WORK ORDER 1 - In the passage about EPCAL, list every distinct calendar year it mentions.
WORK ORDER 2 - Condense the paragraph of the EPCAL passage that begins "In 2017, a tentative deal was struck" into a short bulleted list that keeps its main facts.
WORK ORDER 3 - Resume the passage about the EPCAL site after its last sentence, keeping its plain, factual style.

PASSAGE TO READ -
▼▼▼
On February 11, 2010, it was announced that the dormant railway track into EPCAL would be reactivated for freight service. According to Railway Age magazine, Riverhead's town board awarded a $3.49 million contract to Railroad Construction Co., of Paterson, New Jersey, to activate a rail spur off of the Long Island Rail Road's Main Line out to Greenport, for New York & Atlantic Railway freight trains. The project is being paid largely through federal stimulus funding.

In 2017, a tentative deal was struck with the Town of Riverhead and Calverton Aviation and Technology (a joint venture with Luminati Aerospace and shopping mall developer Triple Five Real Estate I, LLC) to build solar power aircraft at EPCAL with Luminati initially saying it would employ 2,000 at the plant. Luminati Aerospace obtained tenancy at EPCAL in 2015, via the vacated Skydive Long Island space. As the plans to build planes fell into financial difficulties, the shopping mall developers were signed on to the deal. The full details of the project were still being discussed in 2018. In February 2018, Sustainable Power Group filed suit, saying it offered a higher bid for the property so it could become a solar farm.

== NHRA membership and events ==
In early 2021, The Town Board of Riverhead voted to approve the airport to host drag racing events for National Hot Rod Association (NHRA) Division 1 events, with the first events taking place in summer 2021 with Town Supervisor Yvette Aguiar driving a race car to "cut" through the ribbon in the inaugural ceremony. The event ended a 17-year hiatus of drag racing on Long Island and will host NHRA events approximately five times per year, in addition to non-NHRA town-sanctioned events dubbed the EPCAL Racing Series, as of 2022.

In 2022, The Town of Riverhead again voted to approve racing events at the airport for upcoming seasons.
▲▲▲
SOURCE INFORMATION -
▼▼▼
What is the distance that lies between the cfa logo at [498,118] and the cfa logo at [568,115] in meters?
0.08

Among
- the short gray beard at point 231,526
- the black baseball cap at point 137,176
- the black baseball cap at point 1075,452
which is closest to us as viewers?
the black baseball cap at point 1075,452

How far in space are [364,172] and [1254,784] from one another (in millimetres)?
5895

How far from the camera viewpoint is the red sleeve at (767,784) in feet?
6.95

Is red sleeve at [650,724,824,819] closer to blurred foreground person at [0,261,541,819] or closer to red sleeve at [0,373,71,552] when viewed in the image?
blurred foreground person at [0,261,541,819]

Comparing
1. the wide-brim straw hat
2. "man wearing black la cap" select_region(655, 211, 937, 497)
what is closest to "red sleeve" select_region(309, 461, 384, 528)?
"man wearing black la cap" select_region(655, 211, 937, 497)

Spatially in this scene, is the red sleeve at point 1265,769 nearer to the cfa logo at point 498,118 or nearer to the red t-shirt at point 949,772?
▲▲▲
▼▼▼
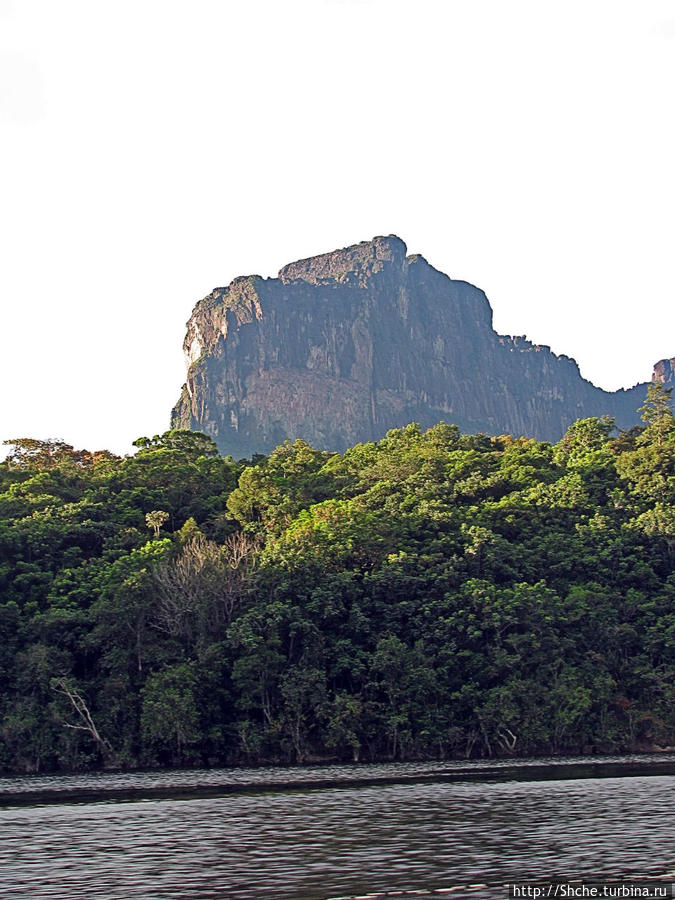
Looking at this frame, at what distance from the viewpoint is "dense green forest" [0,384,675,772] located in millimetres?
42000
▲▲▲
WRITTEN RESPONSE 1 - 2010, 2015, 2017, 2018, 2021, 2022

WRITTEN RESPONSE 2 -
- 2017: Riverhead reached a tentative deal with Calverton Aviation and Technology, a joint venture of Luminati Aerospace and mall developer Triple Five Real Estate I, LLC, to build solar-powered aircraft at EPCAL.
- Luminati first said the plant would employ 2,000 people.
- Luminati had become a tenant at EPCAL in 2015, taking over the vacated Skydive Long Island space.
- The mall developers joined the deal after the aircraft plans ran into financial trouble.
- The project's full details were still being discussed in 2018.
- February 2018: Sustainable Power Group sued, saying it had offered a higher bid to turn the property into a solar farm.

WRITTEN RESPONSE 3 -
==Ecology and endangered species==
The airport contains the largest remaining grassland on Long Island, providing documented breeding and/or foraging habitat for numerous grassland birds, including at least one New York State endangered species (the short-eared owl) including five New York State Species of Special Concern (common nighthawk, grasshopper sparrow, vesper sparrow, horned lark, and whip-poor-will). New York State Department of Environmental Conservation notes these grasslands are the most productive breeding grounds for grasshopper sparrow in all of New York State.

EPCAL contains 10 kettle hole ponds which are documented breeding sites for the eastern tiger salamander, a New York State endangered species. The site also contains five additional reptile and amphibian species which are identified as Species of Special Concern in New York State (marbled salamander, eastern spadefoot, spotted turtle, eastern box turtle, and eastern hognose snake). A total of 24 amphibian and reptile species have been identified on or near the EPCAL property.

As discussions over whether the airport could be developed the New York State Department of Environmental Conservation announced in February 2008 that endangered short-eared owls and northern harriers had been spotted at the airport which would prompt the DEC to make the ultimate decision of future development.